Headline US inflation, according to the consumer price index, was 3.2 per cent for July, well down on its peak of 9.1 per cent, but above June’s rate of 3 per cent.

Powell maintained that the Fed was now focused not only on the risk of tightening monetary policy too little — so allowing inflation to become entrenched — but also of raising rates too high.

“Doing too much could also do unnecessary harm to the economy,” he said.

The yield on the interest rate policy-sensitive two-year bond rose 0.07 percentage points to 5.091 per cent in the aftermath of his comments, while the benchmark 10-year US Treasury was up 0.03 percentage points at 4.27 per cent.

Equities also gave up early gains in New York, with the S&P 500 stock market down 0.2 per cent and the Nasdaq Composite 0.3 per cent lower.

Since March 2022, the Fed has lifted its benchmark policy rate from near zero to a range of 5.25 per cent to 5.5 per cent, a level that Powell on Friday described as “restrictive, putting downward pressure on economic activity, hiring, and inflation”.

While Powell said the full effects of past rate rises had not yet materialised and probably mean “significant further drag in the pipeline”, he signalled that the Fed was focused on the upside risk to inflation.

“Additional evidence of persistently above-trend growth could put further progress on inflation at risk and could warrant further tightening of monetary policy,” he said, adding that “there is substantial further ground to cover to get back to price stability”.

The Fed faces a difficult task in the coming months to first determine whether officials need to raise the benchmark policy rate beyond its current 22-year high. It then must decide how long to keep rates elevated before considering any cuts.

The central bank is widely expected to forgo another rise in interest rates at its next policy meeting in September. Some market participants are anticipating a final quarter-point increase at the Fed’s meeting in late October. Rate cuts are not expected until well into 2024.

Powell reiterated that getting inflation back down to its target would require not only a period of “below-trend economic growth” but also “some softening in labour market conditions”.

His comments echoed a message he sent at last year’s Jackson Hole symposium when he said the Fed was determined to “keep at it until the job is done”.

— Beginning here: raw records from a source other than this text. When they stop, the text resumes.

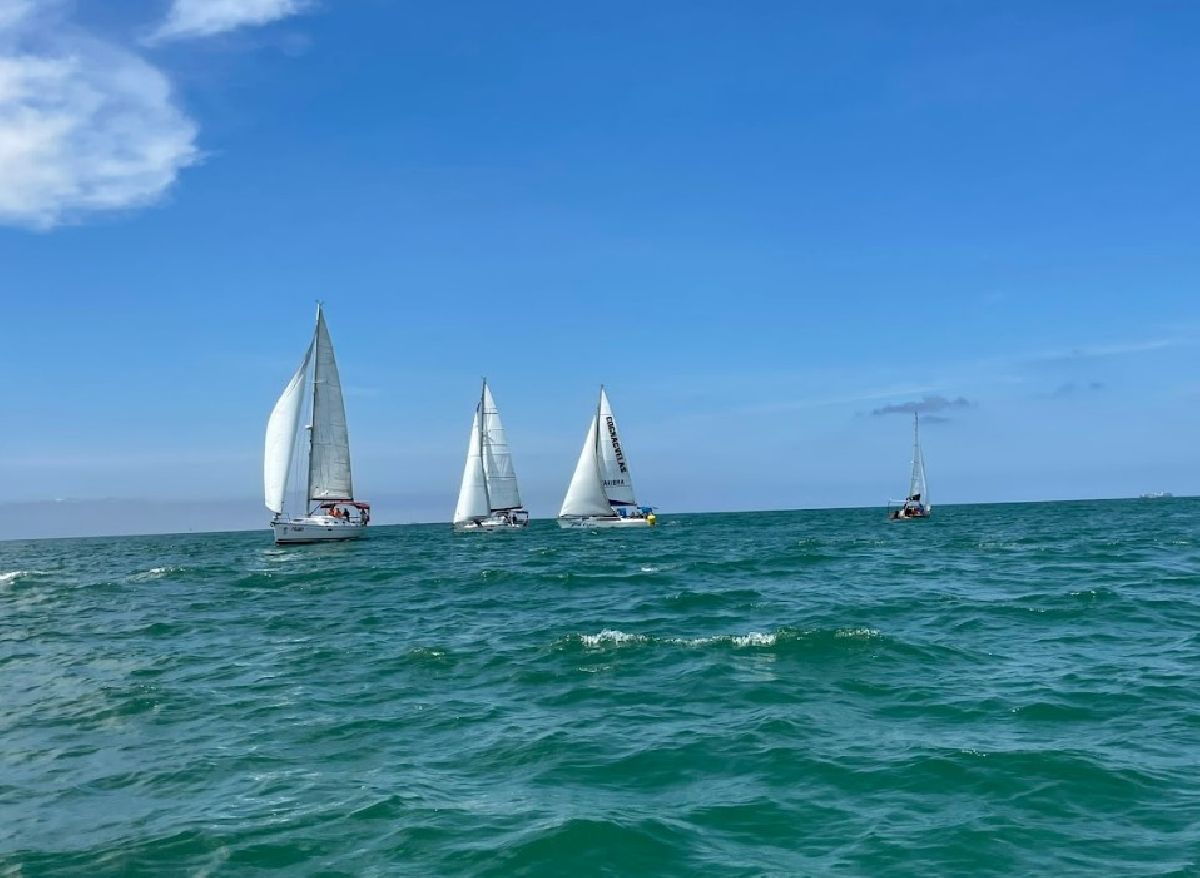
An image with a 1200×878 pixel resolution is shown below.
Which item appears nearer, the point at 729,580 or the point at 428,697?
the point at 428,697

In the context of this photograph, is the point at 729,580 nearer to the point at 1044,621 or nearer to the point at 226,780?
the point at 1044,621

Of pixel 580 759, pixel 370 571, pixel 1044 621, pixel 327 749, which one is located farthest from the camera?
pixel 370 571

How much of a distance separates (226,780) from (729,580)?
2788 centimetres

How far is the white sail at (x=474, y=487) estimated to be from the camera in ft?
321

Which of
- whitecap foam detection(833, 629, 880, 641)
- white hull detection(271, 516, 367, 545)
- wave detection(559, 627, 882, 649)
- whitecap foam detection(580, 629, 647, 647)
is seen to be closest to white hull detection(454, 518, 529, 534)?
white hull detection(271, 516, 367, 545)

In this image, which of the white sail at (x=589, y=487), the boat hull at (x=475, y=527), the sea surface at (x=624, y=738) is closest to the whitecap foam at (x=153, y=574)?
the sea surface at (x=624, y=738)

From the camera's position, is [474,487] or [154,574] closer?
[154,574]

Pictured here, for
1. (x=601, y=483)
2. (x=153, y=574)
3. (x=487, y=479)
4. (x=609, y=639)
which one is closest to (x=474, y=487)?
(x=487, y=479)

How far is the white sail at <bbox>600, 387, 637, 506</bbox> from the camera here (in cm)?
10200

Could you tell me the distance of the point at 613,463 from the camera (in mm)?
104250

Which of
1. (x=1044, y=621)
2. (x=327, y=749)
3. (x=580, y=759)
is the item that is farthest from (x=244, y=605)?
(x=1044, y=621)

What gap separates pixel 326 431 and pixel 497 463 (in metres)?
26.4

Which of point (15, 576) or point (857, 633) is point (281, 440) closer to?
point (15, 576)

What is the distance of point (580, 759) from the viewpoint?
13539mm
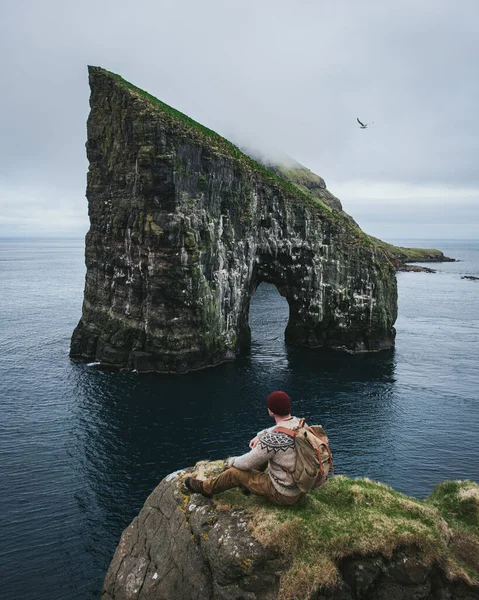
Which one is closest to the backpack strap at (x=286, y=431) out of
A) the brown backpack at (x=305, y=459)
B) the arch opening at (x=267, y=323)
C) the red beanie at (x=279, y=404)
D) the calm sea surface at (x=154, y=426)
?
the brown backpack at (x=305, y=459)

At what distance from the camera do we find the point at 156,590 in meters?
14.1

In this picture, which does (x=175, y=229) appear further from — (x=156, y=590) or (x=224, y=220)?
(x=156, y=590)

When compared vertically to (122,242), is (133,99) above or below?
above

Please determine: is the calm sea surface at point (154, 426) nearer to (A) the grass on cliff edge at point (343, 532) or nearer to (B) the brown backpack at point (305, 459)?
(A) the grass on cliff edge at point (343, 532)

Powell’s warning on Friday comes at a fraught moment for financial markets, which have recently struggled to digest a recent surge in US borrowing costs. Once adjusted for inflation, the “real” yield on the 10-year Treasury note now hovers at its highest point in more than a decade. Mortgage rates have also soared.

While the debate about more immediate policy actions appears far from settled, officials are more unified in their view that getting inflation back to 2 per cent will be a slow process that will probably require the central bank keeping its benchmark rate higher for a longer period.

Economists say such a “higher-for-longer” approach is reinforced by the likelihood that the so-called neutral rate of interest, or R-star — a level that neither stimulates nor suppresses growth — is higher than in the past.

Many economists reckon that stronger-than-expected growth, swelling government deficits and ramped-up investment in domestic manufacturing and green technology have pushed up borrowing costs on a sustained basis.

Powell did not discuss the prospects of a higher R-star on Friday, but said: “We cannot identify with certainty the neutral rate of interest, and thus there is always uncertainty about the precise level of monetary policy restraint.”